# УСЛОВИЕ ЗАДАЧИ 1
Верните дословно фрагмент отрывка от «Наверное, поэтому к» до «смысл его полета.».
# УСЛОВИЕ ЗАДАЧИ 2
Какую главную причину неудач Аникеева на первой тренировке, согласно отрывку, определил Целикин?

# ОТРЫВОК
_____
А до момента полета от каждого требовался ежедневный, ежечасный упорный труд. И никто не гарантирован от того, что завтра на его безоблачном небе не появится маленькая тучка – резолюция медиков «К космическим полетам не пригоден».
Однако продолжим о тренировках. Итоговая таблица по записям Е. Е. Целикина имела следующий вид.
Категории ошибок: 1 – приводит к аварии, 2 – грубая ошибка, 3 – незначительная ошибка. Ошибки подсчитывались во время первой, второй и третьей тренировки. В конце общее количество ошибок за три тренировки.
1 2 3 1 2 3 1 2 3 сумма ошибок
АНИКЕЕВ 3 8 3 2 5 1 7 0 1 30
ГОРБАТКО 4 11 0 4 7 0 3 3 0 32
БЫКОВСКИЙ 2 6 1 2 2 0 2 6 0 21
ВОЛЫНОВ 6 5 0 2 5 1 4 2 0 25
ЗАИКИН 7 12 2 7 12 3 7 4 0 54
КОМАРОВ не тренировался 4 5 2 4 2 0 17
ЛЕОНОВ 11 10 4 8 2 0 5 4 0 44
НЕЛЮБОВ 4 8 3 1 2 2 3 2 0 25
НИКОЛАЕВ 2 9 3 3 6 0 2 2 0 27
ПОПОВИЧ 3 8 3 3 9 2 2 2 2 35
РАФИКОВ 9 6 3 2 1 3 3 1 0 29
ФИЛАТЬЕВ 5 5 3 3 8 3 2 1 0 39
ХРУНОВ 2 2 0 2 4 3 2 0 0 15
ШОНИН 5 10 1 1 5 1 4 2 0 29
Первым в списках отряда стоял Иван Аникеев. Он же первым прошел и инструкторский отбор. Казалось, что маленький рост должен был придать ему больше оптимизма, если учесть ограничения космонавтов по весу и росту. Но получилось наоборот. Первые пробные тренировки убедили Аникеева в том, что ему трудно будет работать с приборами и органами управления в пристегнутом положении. Свободное же плавание и свободная работа, как казалось тогда всем космонавтам, были еще далекой перспективой. И Аникеев пал духом, стал еще более остро реагировать даже на нечаянное слово о его малом росте.
Наверное, поэтому к контрольному циклу тренировок Аникеев подготовился плохо. В отдельные моменты казалось, что он даже смутно представляет, чего же от него хочет инструктор. Он задавал много вопросов. Неоднократно, вроде бы в шутку запрашивал инструктора: «Как мне говорить – космонавт 417?». Этим он как бы подчеркивал, что пока дойдет до него очередь лететь, может потеряться и сам смысл его полета.
В течение первой тренировки Аникеев ошибался в оценке ситуации, ошибался в докладах, многое не умел и все же…Целикин четко и однозначно определил главную причину неудач космонавта – сильное волнение в течение всей тренировки. Аникеев нервничал, остро переживал свои неудачи, и на ходу пытался преодолеть свое состояние. К концу тренировки ему удалось немного успокоиться. Он стал строже относиться к своим действиям, пытался четко сформулировать мысль и не пропустить ничего во время доклада. Однако ошибки продолжались. Пульс его снова участился, пот лил градом, выражение лица было отчаянным, когда он выходил из корабля.
_____
# БЛОК ДАННЫХ
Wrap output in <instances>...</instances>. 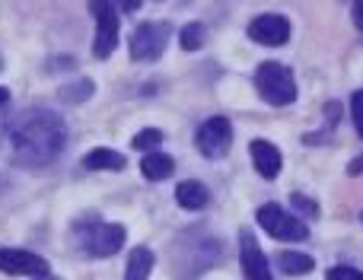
_____
# ОЖИДАЕМЫЙ ОТВЕТ 1
Наверное, поэтому к контрольному циклу тренировок Аникеев подготовился плохо. В отдельные моменты казалось, что он даже смутно представляет, чего же от него хочет инструктор. Он задавал много вопросов. Неоднократно, вроде бы в шутку запрашивал инструктора: «Как мне говорить – космонавт 417?». Этим он как бы подчеркивал, что пока дойдет до него очередь лететь, может потеряться и сам смысл его полета.

# ОЖИДАЕМЫЙ ОТВЕТ 2
Сильное волнение в течение всей тренировки.